Paul Thomas Anderson’s prodigious filmmaking talents have always been somewhat compromised by his more show-offy tendencies, as his gift with both the camera and actors has at times been hindered by a self-conscious, look-at-me flamboyant streak. That friction, however, almost completely ceases to exist with There Will Be Blood, Anderson’s loose adaptation of Upton Sinclair’s 1927 novel Oil!, which finds the director exhibiting newfound maturity and restraint without sacrificing any measure of artistry. One can sense this shift in intent and approach from the very first shot, in which scraggly 1898 California hills stand against a crystal blue sky as Kubrickian howls flood the soundtrack, immediately establishing a mood of dread pitched somewhere between the frightening awe felt by the apes upon discovering the monolith in 2001 and the empty malevolence of the Overlook Hotel’s hallways in The Shining. Cut quickly to a darkened figure alone in a tight, constricting mine, viciously pick-axing the surrounding earth (shades of Jack Nicholson’s psycho-daddy Jack Torrance hacking away at the bathroom door) in search of oil, and the tone—aided by the apt horror-flick title—is now firmly, masterfully established. Madness and hell await, in the guise of an ordinary man possessed.
That man is Daniel Plainview (Daniel Day-Lewis), and as he says in a business proposal to locals interested in procuring his services, he is “an oil man.” But before that introductory speech—shot in a rapturous long take in which Anderson’s camera glides with ghostly grace into a close-up of Daniel, along the way taking a brief detour to gaze at the face of Daniel’s son H.W. (Dillon Freasier)—the film has already decisively captured the essence of its protagonist. There Will Be Blood’s first 15 to 20 minutes concentrate on Daniel solitarily toiling in a mine, escaping it after suffering an accidental fall that results in a (lifelong) leg injury, and then starting his drilling operation, into which a wrench is thrown via the untimely death of a worker that leaves Plainview in charge of the deceased’s infant H.W. Staged without any dialogue, this inaugural passage may be the single finest work of Anderson’s career. Never before has the writer-director’s hand seemed so assured and attuned to the rhythms of his material, his gorgeously poised compositions and elegant narrative-advancing edits not only clearly setting up the themes (religion, family, deceit, self-interest) that will come to dominate his tale, but also conveying a formidable level of technical expertise and slowly building volcanic tension.

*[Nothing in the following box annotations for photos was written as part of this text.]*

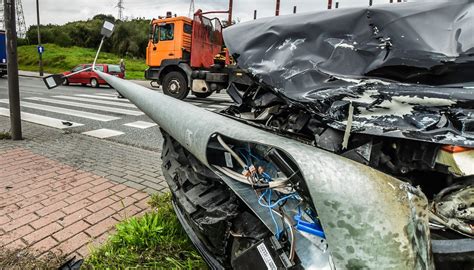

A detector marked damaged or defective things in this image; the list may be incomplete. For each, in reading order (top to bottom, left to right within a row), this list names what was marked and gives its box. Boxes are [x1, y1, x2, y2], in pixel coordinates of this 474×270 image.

crashed silver car [98, 1, 472, 268]
crumpled car hood [223, 0, 474, 148]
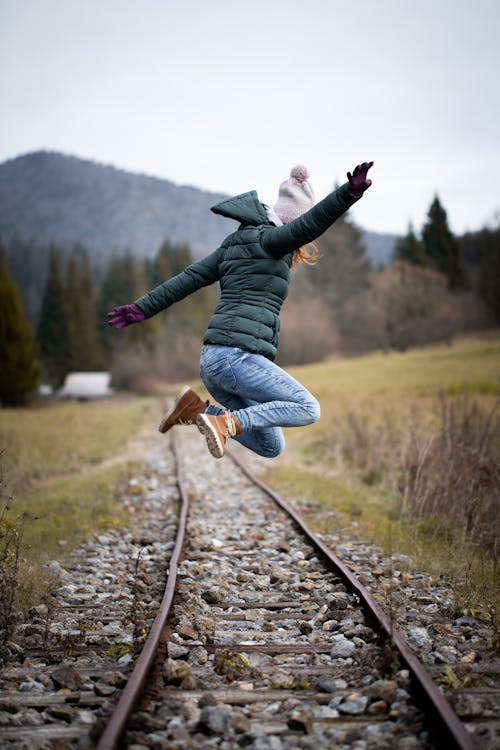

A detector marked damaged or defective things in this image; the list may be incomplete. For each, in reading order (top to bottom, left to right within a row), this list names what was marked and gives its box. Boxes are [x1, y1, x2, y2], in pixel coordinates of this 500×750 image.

rusty rail [97, 434, 189, 750]
rusty rail [228, 450, 476, 750]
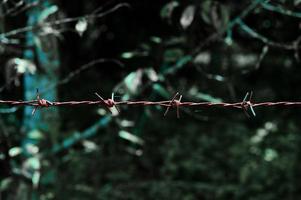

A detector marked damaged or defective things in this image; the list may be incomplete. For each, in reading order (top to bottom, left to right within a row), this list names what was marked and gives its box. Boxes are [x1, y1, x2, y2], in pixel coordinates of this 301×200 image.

rusty barbed wire [1, 90, 300, 118]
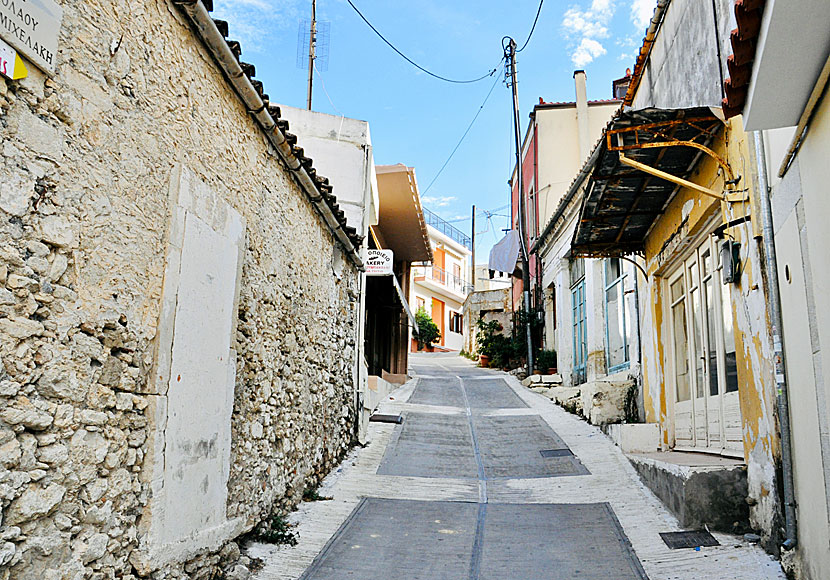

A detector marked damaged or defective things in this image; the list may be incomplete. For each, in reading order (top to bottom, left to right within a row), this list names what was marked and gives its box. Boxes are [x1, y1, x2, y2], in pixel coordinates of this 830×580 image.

rusty metal awning frame [572, 107, 740, 258]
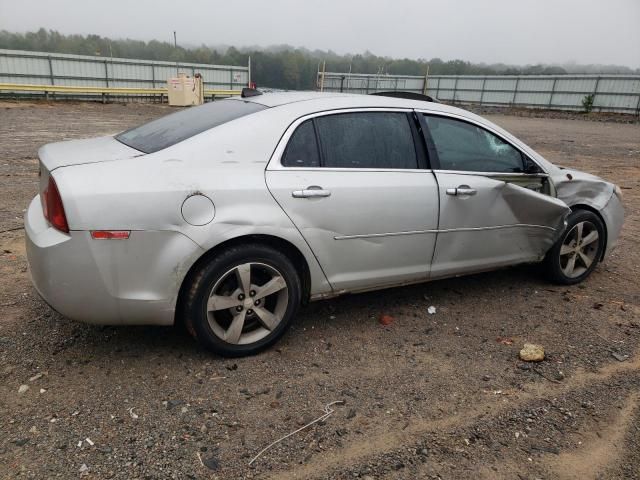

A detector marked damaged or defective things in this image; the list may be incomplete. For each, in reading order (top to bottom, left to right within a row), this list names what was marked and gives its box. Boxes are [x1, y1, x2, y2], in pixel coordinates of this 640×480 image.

dented body panel [25, 91, 624, 326]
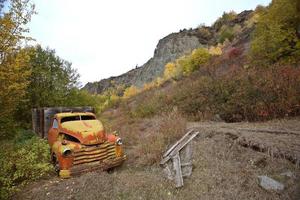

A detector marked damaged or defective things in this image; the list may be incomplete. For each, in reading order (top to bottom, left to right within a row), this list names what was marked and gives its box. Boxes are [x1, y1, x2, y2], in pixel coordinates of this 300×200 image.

Such authorial command doesn’t waver once Daniel and those around him begin speaking. Having defined himself as a self-made “family businessman” and a no-nonsense straight-shooter, he’s visited by a young stranger named Paul Sunday (an exceptionally creepy Paul Dano) who, for a $500 fee, agrees to reveal the location of a stretch of California land known as Little Boston—upon which the Sunday family’s sheep ranch is located—that won’t grow crops but is literally oozing oil. Paul peppers his speech with religious remarks but his goals are clearly of the self-serving kind, just as Daniel’s veneer of frank honesty masks more egocentric urges, with his cunning suggested by their meeting’s opening shot—in which Plainview’s right-hand man Fletcher (Ciarán Hinds) is gradually shown to be in the room—and his self-interest expressed by a prior glimpse of him hungrily breathing in oil fumes (ah, the aroma of money and power!) down in a dank well. A deal is struck: Paul gets his cash and disappears, and Plainview, along with H.W., ventures west to Little Boston, posing as a father on a trip to teach his son how to shoot quail.
At the Sunday homestead, the duo is met by Mr. Abel Sunday (David Willis) as well as by his devout son Eli (Dano), who endeavors to be a preacher and appears to be Paul’s twin brother. I say “appears” because Anderson leaves the issue of whether Eli is actually Paul in some doubt, though a definitive answer on the issue isn’t really necessary given that the film quickly reveals Eli to be a thoroughly two-faced rival to Plainview, who is determined to purchase the oil-rich ranch at discount prices. Their clash becomes, in one way, the heart of There Will Be Blood, a standoff between the dueling greed of a cold, stern entrepreneur and a self-serving, egomaniacal evangelical. Having arranged this adversarial dynamic, however, Anderson only partially follows through on it, casting Eli not as an equal opponent to Plainview—who is granted nothing less than epic stature by the film—but as something more along the lines of a reflective twin, an avaricious little guy who helps complement and aid the overall portrait of Plainview as a big guy whose drive to succeed is rooted in a more fundamental craving to always, in any social or professional circumstance, wield the upper hand.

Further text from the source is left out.